* **REQUEST 1**
Find each line in the listing that contains the string "where", and copy every such line in full.

* **EXTRACT TO READ**
--*--

Day one: write that one page. When it's done, look at it and pat yourself on the back. You are one page closer to getting it done. If you do that for a week, you'll have seven pages. Phew! Holy cow! After a month, it's thirty pages (yes, you'll be writing on the weekends too). You are thirty pages closer to getting it done.

But how long is your novel going to be? Who knows? Let's say . . . 400 pages (note: none of my novels have I really known ahead of time how long they'll be but we had to pick a number so just go with me).

"But, Mark, at that rate, I'll never finish the 400 pages in a year."

Ah, ha!

Let's say after thirty days you've started to get a good rhythm and you do two pages in a day. Wow, two pages! If you do that for a month, you'll have sixty pages. All total, ninety pages. Very impressive. Now it looks like you'll finish that novel in a year.

But wait, there's more. You'll find as you go along, there will be days where the one or two pages will just flow and the next thing you know, you've written somewhere between five and ten pages. This doesn't give you permission to take the next few days off. No way! Keep writing. And before too long, if you keep this pace up, constantly writing more and more pages as you go along, three or four months have passed and it'll be done.

Then, comes the next phase of writing: editing.

But that's for another day, fellow writers.

Final note: write down your goals. Post it where you can see it everyday.  In fact, even get a calender and write how many pages you write in a day. You'll be surprised how many you can do when you set a goal, write it down, see it, and execute.

Thursday, August 19, 2010

To outline or not to outline . . .

To outline or not to outline is a definite question.

It was the consensus of today's writers' group meeting, when the subject of outlining came up, that outlining stories is . . . a complete waste of time. For us, that is. I must stress that too. For us.

I know, I know, there are those of you out there who just can't seem to start a story without detailing every minute piece of it before starting your "Once upon a time . . . " If that's you and outlining works for you, by all means do it.

Every author does some sort of planning, in varying degrees, before they start their story. I'm reminded of a Chevy Chase movie called Funny Farm where Chevy plays a sports columnist-turned-author. For some reason, a publisher gave him an advance towards writing a novel (and he hadn't even started it yet - sorry, this would never happen in the real world, for a first-time novelist). Anyway, after Chevy sets up his writing room in their new house, which is in the middle of the New England countryside, he types the title page on his typewriter (yes, a typewriter - not a computer or a laptop or some other electronic do-hickey), then inserts another page and types out CHAPTER ONE. Proud with himself at this point, he inserts the third page, types a "1" at the top, and starts writing . . . "The" he writes and then he draws a blank. Okay, this may seem a bit extreme and one should have a plan, but it doesn't mean you need a mega-detailed outline of each and every chapter, etc.

Bottom line: I do not outline, save for some vague notes on characters and other plot points that I don't want to forget (because I most certainly will, if given the chance). In fact, as of this writing, I have five completed novels and well over a dozen other novels I've started, and none have been outlined. In fact, how I write is a lot like excavating an archealogical dig: who knows what I might uncover, which is half the fun of writing - I never know what comes up the next time I sit down to write.

--*--

* **Rows of box annotation data**

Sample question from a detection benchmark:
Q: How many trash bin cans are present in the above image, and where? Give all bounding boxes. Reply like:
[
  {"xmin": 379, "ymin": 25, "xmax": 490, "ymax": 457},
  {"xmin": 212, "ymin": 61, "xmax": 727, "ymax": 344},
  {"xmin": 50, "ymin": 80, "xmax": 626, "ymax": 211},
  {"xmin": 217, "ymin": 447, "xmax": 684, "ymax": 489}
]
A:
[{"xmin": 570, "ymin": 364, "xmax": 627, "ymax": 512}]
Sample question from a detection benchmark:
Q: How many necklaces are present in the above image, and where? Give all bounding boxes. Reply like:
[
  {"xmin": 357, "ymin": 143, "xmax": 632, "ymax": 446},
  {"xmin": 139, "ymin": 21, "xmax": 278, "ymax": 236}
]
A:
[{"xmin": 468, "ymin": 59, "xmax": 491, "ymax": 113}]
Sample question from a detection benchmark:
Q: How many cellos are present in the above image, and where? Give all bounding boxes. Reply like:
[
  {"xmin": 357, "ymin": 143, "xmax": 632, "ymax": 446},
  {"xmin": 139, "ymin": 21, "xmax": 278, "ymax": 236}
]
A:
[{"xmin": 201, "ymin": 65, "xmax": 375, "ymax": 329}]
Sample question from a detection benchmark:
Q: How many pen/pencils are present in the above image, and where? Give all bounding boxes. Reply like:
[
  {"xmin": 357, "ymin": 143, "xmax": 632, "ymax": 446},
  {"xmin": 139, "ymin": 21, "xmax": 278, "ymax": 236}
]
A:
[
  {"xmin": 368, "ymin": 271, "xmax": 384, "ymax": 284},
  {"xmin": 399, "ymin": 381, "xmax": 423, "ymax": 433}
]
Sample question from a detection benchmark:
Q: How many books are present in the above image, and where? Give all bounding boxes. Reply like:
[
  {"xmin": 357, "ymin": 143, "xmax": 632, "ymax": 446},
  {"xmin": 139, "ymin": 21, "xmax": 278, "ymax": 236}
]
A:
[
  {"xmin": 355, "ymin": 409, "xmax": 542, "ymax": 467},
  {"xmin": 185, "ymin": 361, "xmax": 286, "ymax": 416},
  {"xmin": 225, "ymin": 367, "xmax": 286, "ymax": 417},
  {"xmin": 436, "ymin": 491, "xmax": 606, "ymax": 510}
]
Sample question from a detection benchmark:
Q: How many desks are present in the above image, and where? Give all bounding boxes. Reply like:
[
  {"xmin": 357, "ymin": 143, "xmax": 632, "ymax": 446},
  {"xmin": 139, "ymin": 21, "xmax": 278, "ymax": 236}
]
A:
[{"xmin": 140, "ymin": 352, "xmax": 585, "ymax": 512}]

--*--

* **REQUEST 2**
In the post about writing a novel, what page count is chosen as the example length for the novel?

* **EXERCISE OUTPUT 1**
Q: How many trash bin cans are present in the above image, and where? Give all bounding boxes. Reply like:
Q: How many necklaces are present in the above image, and where? Give all bounding boxes. Reply like:
Q: How many cellos are present in the above image, and where? Give all bounding boxes. Reply like:
Q: How many pen/pencils are present in the above image, and where? Give all bounding boxes. Reply like:
Q: How many books are present in the above image, and where? Give all bounding boxes. Reply like:
Q: How many desks are present in the above image, and where? Give all bounding boxes. Reply like:

* **EXERCISE OUTPUT 2**
400 pages.